[WHAT IS NEEDED]
Lay out the items below as a two-column CSV with the headers item and time, one row per item: its text in the first column and its answer in the second, each in a single quoted field with any line breaks turned into spaces. Leave the pictures out.

[RECORDS FOR THIS TASK]
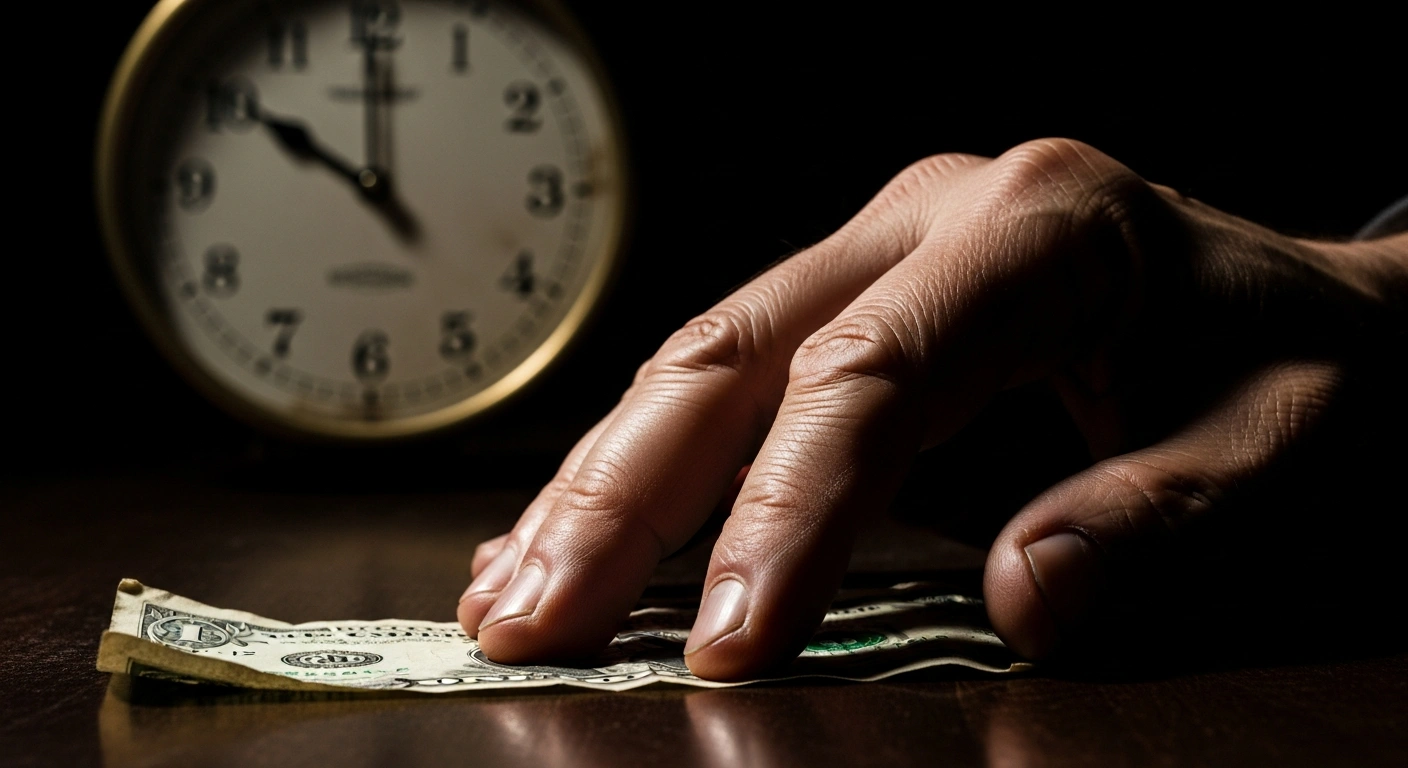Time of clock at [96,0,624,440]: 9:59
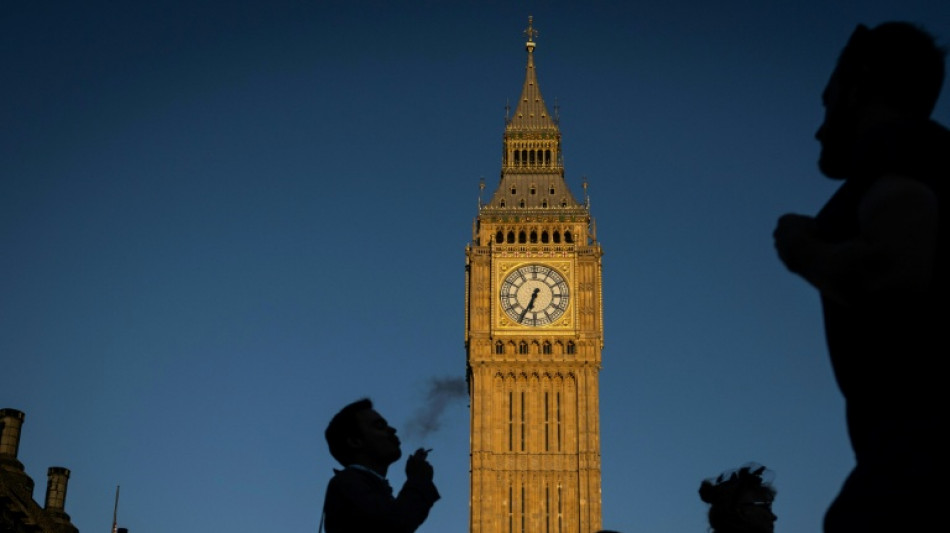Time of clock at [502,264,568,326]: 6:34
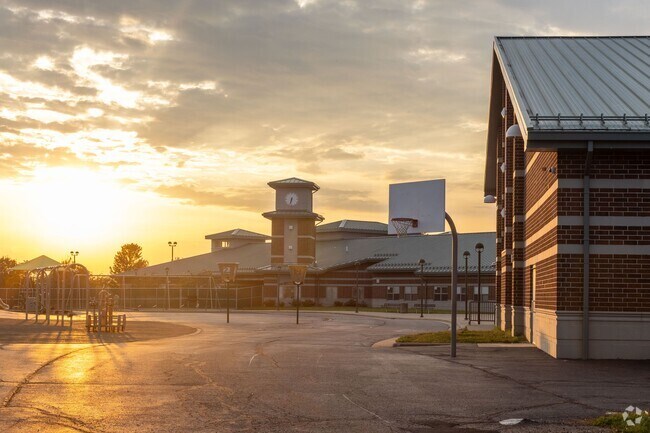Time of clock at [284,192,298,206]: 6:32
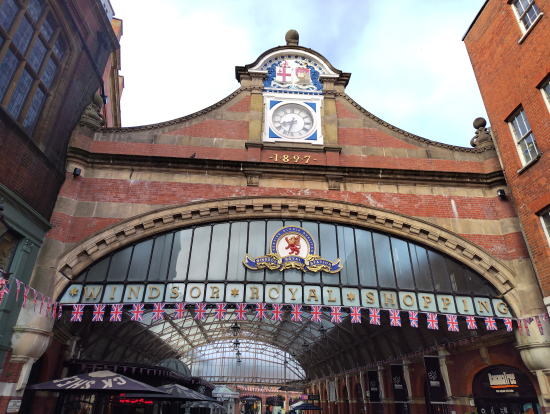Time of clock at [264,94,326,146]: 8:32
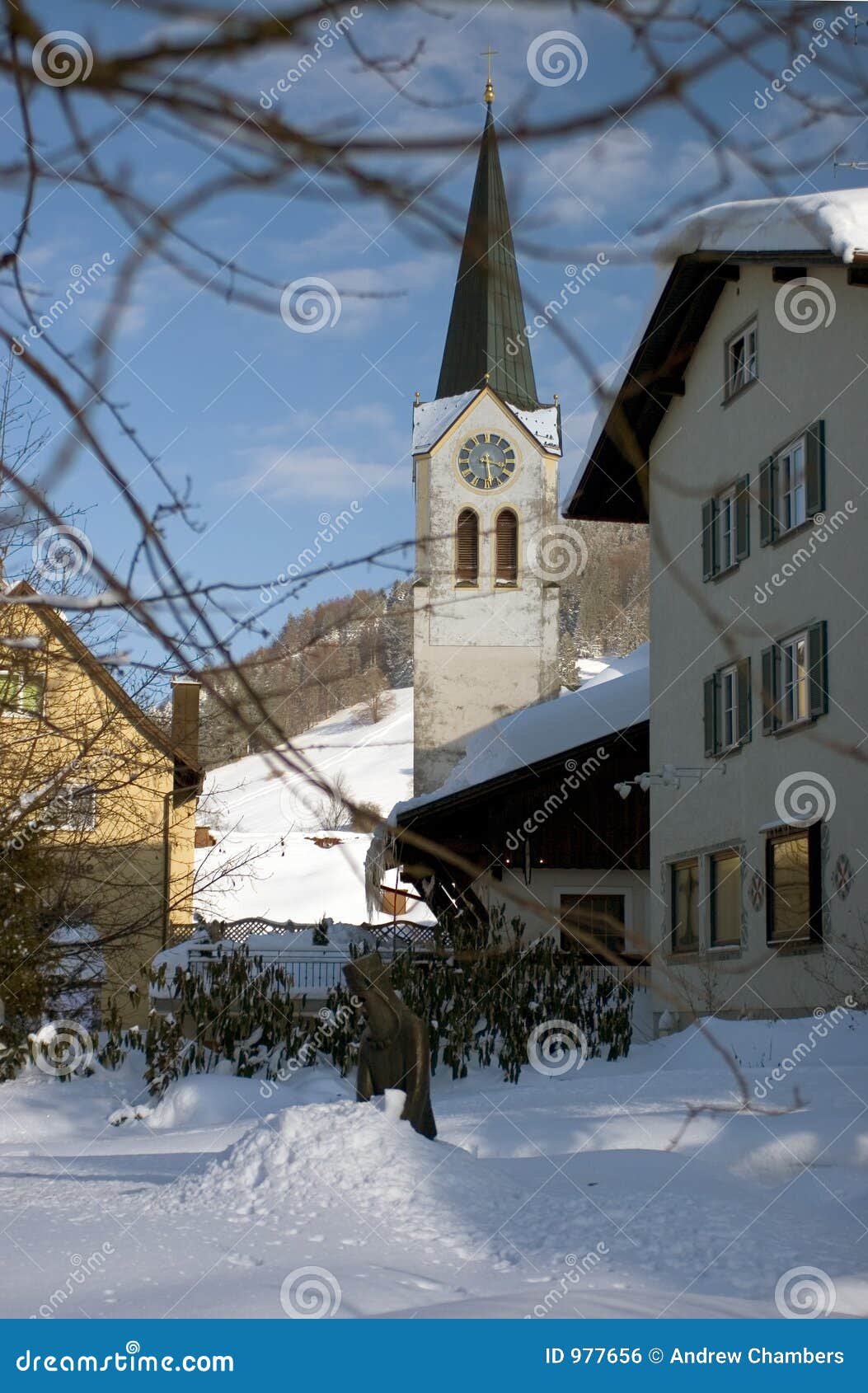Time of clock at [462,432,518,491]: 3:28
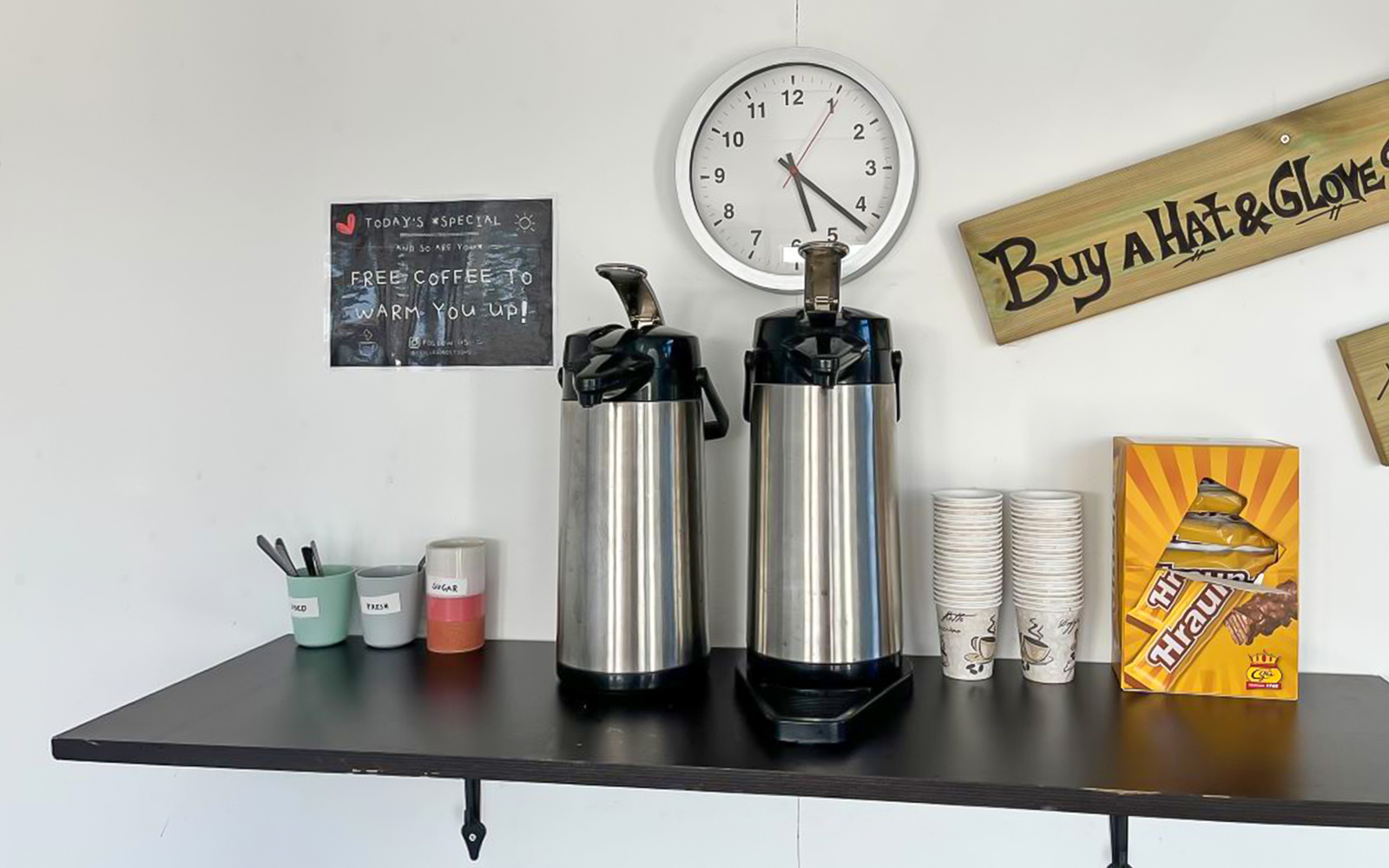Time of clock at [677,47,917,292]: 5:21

[EXERCISE OUTPUT]
item,time
"Time of clock at [96,0,624,440]:","9:59"
"Time of clock at [502,264,568,326]:","6:34"
"Time of clock at [284,192,298,206]:","6:32"
"Time of clock at [264,94,326,146]:","8:32"
"Time of clock at [462,432,518,491]:","3:28"
"Time of clock at [677,47,917,292]:","5:21"